Per lunghi anni Enzo Ferroni è stato un leading conservation scientist, come ha scritto il quotidiano inglese The Independent, noto in tutto il mondo in un Paese, il nostro, in cui la cultura scientifica troppo spesso è stata negletta e tenuta in disparte nel mondo complesso e composito della conservazione del patrimonio culturale: oggi, che fortunatamente così non è più, possiamo esprimere un profondo senso di gratitudine a questo insigne studioso che ha dato un contributo fondamentale alla realizzazione di un’integrazione paritaria fra le competenze umanistiche, tecnologiche e scientifiche.

Enzo Ferroni ha contribuito in modo fondamentale all’evoluzione del concetto di restauro scientifico, con la consapevolezza che la scienza deve incentivare l’approccio ad una conservazione realmente preventiva. Nel 1995 concludeva una conferenza plenaria al 1st International Congress ‘Science and Technology for the Safeguard of the Cultural Heritage in the Mediterranean Basin’ con queste parole: «Qualsiasi intervento di conservazione, sia su beni mobili che immobili, deve prefigurare non solo il restauro dell’opera, ma anche la puntualizzazione di condizioni ottimali per prevenire il degrado futuro, ossia deve prevenire, per quanto possibile, ulteriori interventi di restauro. In questo senso si potrebbero assumere come punto di riferimento, come regola d’oro della conservazione preventiva le parole di John Ruskin che così scriveva nel lontano 1849: ‘Il principio fondamentale dei tempi moderni … è quello di trascurare le opere d’arte prima, per poterle successivamente restaurare. Se avremo la giusta cura dei nostri monumenti, allora non necessiteremo più di frequenti restauri… Dobbiamo sorvegliare il nostro patrimonio culturale con ansiosa premura; dobbiamo custodirlo al meglio delle nostre possibilità e ad ogni costo, e proteggerlo dal deterioramento… e tutto ciò facciamolo affettuosamente, con atteggiamento di riverenza e continuativamente, e così le molte generazioni che nasceranno potranno sostare ancora sotto la sua ombra …’ ».

Se ancora centinaia di migliaia di visitatori sostano sotto l’ombra del Gaddi, dell’Angelico o di Masaccio dobbiamo essere grati anche al suo intuito, al suo ingegno e alla sua passione disinteressata.
———
= COMPITO SCRITTO 1 =
Ricopia dal testo di riferimento tutto quello che va da "Per lunghi anni" fino a "tecnologiche e scientifiche.".
= COMPITO SCRITTO 2 =
Quale quotidiano, secondo il testo di riferimento, ha definito Enzo Ferroni un leading conservation scientist?
= COMPITO SCRITTO 3 =
Spiega in base al testo di riferimento perché un intervento di conservazione deve prefigurare condizioni ottimali oltre al restauro dell'opera.
L'elenco qui non serve a nulla.

= ELENCO RIPORTATO =
———
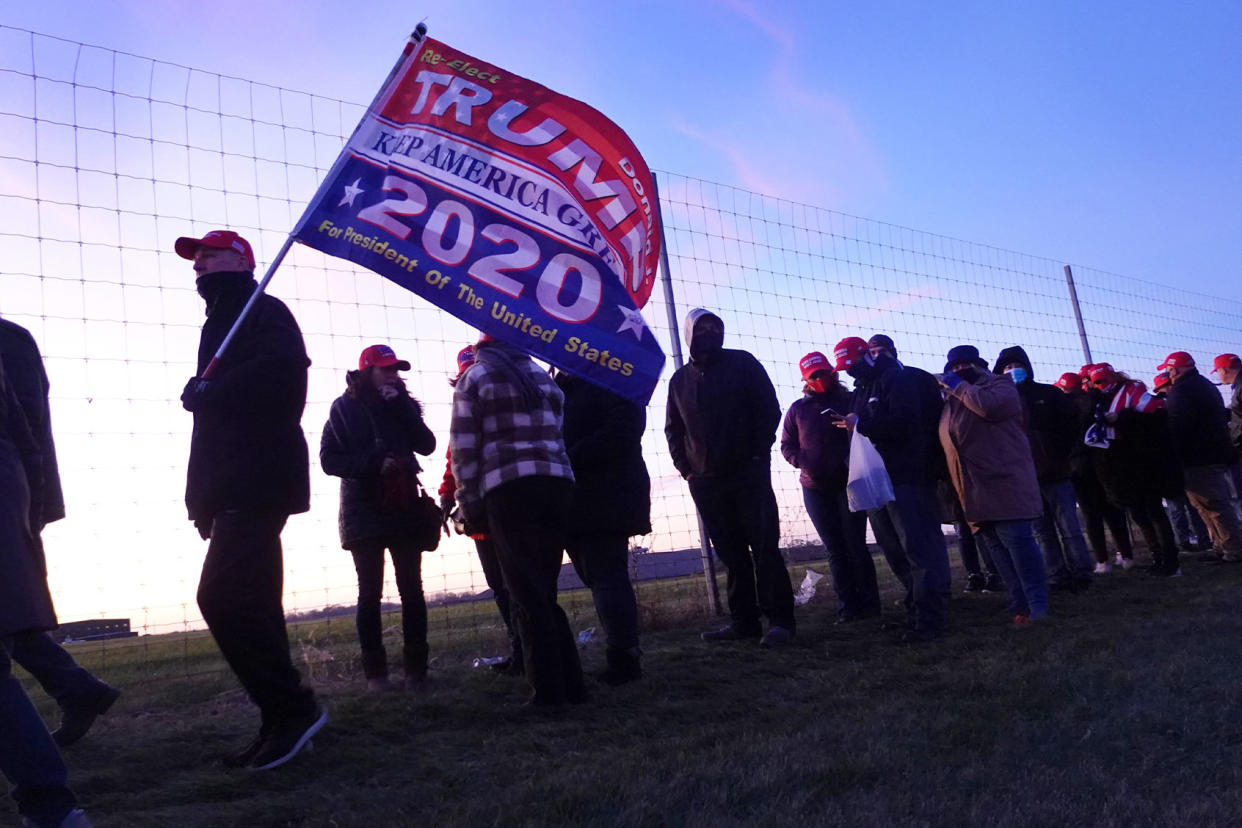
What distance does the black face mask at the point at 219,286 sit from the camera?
152 inches

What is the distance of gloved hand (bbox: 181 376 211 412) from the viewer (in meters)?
3.54

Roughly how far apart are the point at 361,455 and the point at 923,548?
3.16 meters

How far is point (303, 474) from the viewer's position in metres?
3.79

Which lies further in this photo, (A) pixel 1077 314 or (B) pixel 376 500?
(A) pixel 1077 314

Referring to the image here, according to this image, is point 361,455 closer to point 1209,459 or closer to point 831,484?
point 831,484

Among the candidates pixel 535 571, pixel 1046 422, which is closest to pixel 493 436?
pixel 535 571

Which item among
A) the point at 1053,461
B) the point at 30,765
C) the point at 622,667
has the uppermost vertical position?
the point at 1053,461

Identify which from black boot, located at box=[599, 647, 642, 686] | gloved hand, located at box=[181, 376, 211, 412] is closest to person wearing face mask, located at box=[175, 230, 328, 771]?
gloved hand, located at box=[181, 376, 211, 412]

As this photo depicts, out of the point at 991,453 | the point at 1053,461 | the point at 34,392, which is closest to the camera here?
the point at 34,392

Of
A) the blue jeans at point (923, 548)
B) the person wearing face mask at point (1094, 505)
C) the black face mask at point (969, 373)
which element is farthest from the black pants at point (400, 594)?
the person wearing face mask at point (1094, 505)

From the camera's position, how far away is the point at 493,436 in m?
4.35

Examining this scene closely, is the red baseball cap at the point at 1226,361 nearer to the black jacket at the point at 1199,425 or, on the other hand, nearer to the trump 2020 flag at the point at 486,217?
the black jacket at the point at 1199,425

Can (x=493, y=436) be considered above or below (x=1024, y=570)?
above

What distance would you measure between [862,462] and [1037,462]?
2543mm
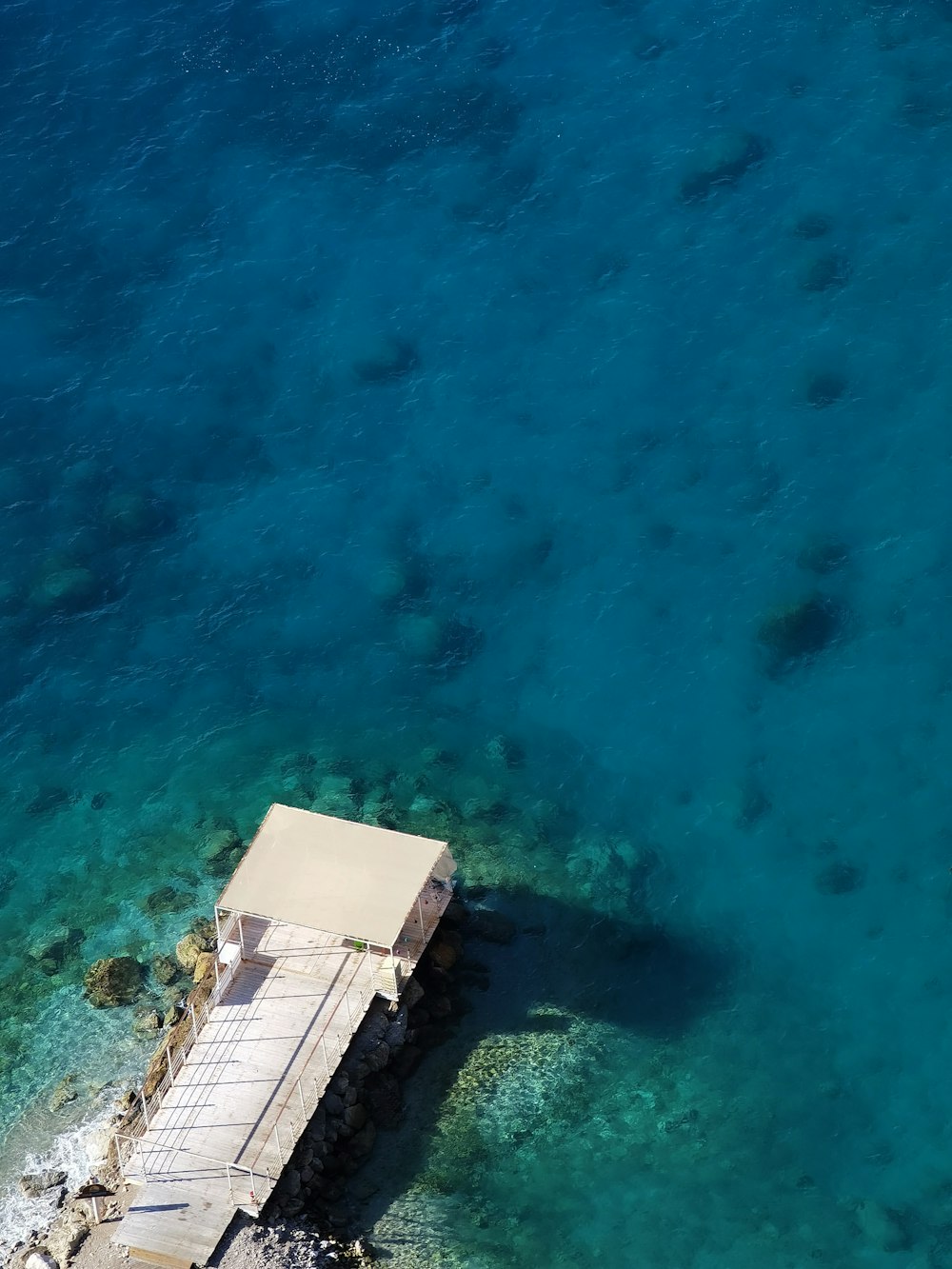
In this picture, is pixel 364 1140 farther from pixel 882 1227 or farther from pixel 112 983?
pixel 882 1227

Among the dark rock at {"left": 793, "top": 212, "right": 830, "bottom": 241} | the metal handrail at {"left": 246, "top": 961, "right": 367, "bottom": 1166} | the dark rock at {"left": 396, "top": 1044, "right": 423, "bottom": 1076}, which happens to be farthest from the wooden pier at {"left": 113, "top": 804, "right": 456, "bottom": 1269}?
the dark rock at {"left": 793, "top": 212, "right": 830, "bottom": 241}

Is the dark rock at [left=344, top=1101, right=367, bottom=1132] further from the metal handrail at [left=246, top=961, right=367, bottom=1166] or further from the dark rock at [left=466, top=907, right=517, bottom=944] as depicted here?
the dark rock at [left=466, top=907, right=517, bottom=944]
———
= RISPOSTA CORRETTA 1 =
Per lunghi anni Enzo Ferroni è stato un leading conservation scientist, come ha scritto il quotidiano inglese The Independent, noto in tutto il mondo in un Paese, il nostro, in cui la cultura scientifica troppo spesso è stata negletta e tenuta in disparte nel mondo complesso e composito della conservazione del patrimonio culturale: oggi, che fortunatamente così non è più, possiamo esprimere un profondo senso di gratitudine a questo insigne studioso che ha dato un contributo fondamentale alla realizzazione di un’integrazione paritaria fra le competenze umanistiche, tecnologiche e scientifiche.

= RISPOSTA CORRETTA 2 =
Il quotidiano inglese The Independent.

= RISPOSTA CORRETTA 3 =
Quelle condizioni servono a prevenire il degrado futuro. In questo modo l'intervento evita, per quanto possibile, che servano altri restauri.